Few studies have examined the impact of dietary interventions on hypoglycaemia risk except for nocturnal hypoglycaemia. The major dietary modification has been that of the introduction of a larger proportion of starch, as a form of long-acting carbohydrate, as part of the evening snack (Ververs et al., 1993; Kaufman et al., 1995; Detlofson et al., 1999; Matyka et al., 1999a). In these studies the benefits of starch have been inconsistent. One study found a lower frequency of nocturnal hypoglycaemia, although capillary sampling was performed only intermittently during the night and some episodes of hypoglycaemia may have been undetected (Kaufman et al., 1995).
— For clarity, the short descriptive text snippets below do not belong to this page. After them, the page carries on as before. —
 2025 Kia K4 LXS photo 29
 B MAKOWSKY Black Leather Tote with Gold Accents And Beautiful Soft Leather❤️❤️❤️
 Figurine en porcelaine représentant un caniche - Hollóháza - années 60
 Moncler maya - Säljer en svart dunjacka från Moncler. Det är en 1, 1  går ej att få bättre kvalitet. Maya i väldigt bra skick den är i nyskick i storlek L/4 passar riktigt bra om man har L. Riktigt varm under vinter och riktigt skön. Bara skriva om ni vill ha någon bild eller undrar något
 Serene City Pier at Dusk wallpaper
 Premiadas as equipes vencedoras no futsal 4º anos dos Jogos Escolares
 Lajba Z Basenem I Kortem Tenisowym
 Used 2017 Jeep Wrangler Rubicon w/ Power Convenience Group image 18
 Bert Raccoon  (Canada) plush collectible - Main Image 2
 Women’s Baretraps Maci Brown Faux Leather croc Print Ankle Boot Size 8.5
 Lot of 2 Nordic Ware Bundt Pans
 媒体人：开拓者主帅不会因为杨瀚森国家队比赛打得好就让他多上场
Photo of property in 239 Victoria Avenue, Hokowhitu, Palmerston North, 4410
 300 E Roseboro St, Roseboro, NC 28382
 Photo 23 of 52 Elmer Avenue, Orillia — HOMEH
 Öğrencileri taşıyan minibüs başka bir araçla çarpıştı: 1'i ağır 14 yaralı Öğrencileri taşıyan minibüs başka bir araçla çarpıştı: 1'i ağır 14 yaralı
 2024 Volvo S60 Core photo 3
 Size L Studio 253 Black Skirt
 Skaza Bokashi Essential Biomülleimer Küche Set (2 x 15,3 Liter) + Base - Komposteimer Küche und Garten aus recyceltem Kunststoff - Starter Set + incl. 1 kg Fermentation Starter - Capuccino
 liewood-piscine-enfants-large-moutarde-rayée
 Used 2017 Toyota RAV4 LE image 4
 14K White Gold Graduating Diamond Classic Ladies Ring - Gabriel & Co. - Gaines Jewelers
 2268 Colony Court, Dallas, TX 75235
Others found no beneficial effect of cornstarch on the prevention of nocturnal hypoglycaemia although blood glucose concentrations fell more slowly, but in one study this occurred at the expense of promoting hyperglycaemia (Ververs et al., 1993; Matyka et al., 1999a). Although not designed to examine the impact of diet on hypoglycaemia, a study of a low glycaemic index diet has been shown to improve glycaemic control without an increase in rate of hypoglycaemia, and appeared to have enhanced quality of life (Gilbertson et al., 2001)


When adequate plasma insulin concentrations are available, exercise can lead to acute hypoglycaemia. However if exercise is performed at a time of relative insulin deficiency, hyperglycaemia with ketosis can occur. In addition, delayed hypoglycaemia may occur as muscle glycogen stores recover mainly overnight (Admon et al., 2005; Tsalikian et al., 2005). Although few data are currently available regarding the most appropriate management of planned periods of physical activity, a number of guidelines have been proposed. The International Society for Paediatric and Adolescent Diabetologists has published guidelines on the Internet ( These recommend that careful monitoring of blood glucose is essential to match food and insulin to the intensity of exercise and that a reduction of insulin should be considered. Additional slowly absorbed carbohydrate will be necessary, especially at bedtime, if exercise has been performed in the afternoon or early evening. From the data available so far (Admon et al., 2005; Tsalikian et al., 2005), these guidelines do seem a reasonable approach to the avoidance of both exercise related hypo- and hyperglycaemia. It is important, however, to work with the child and family to provide individually-tailored recommendations that are tried and tested for the child. The management of unpredictable episodes of physical activity are likely to remain a problem until a cure for diabetes is found.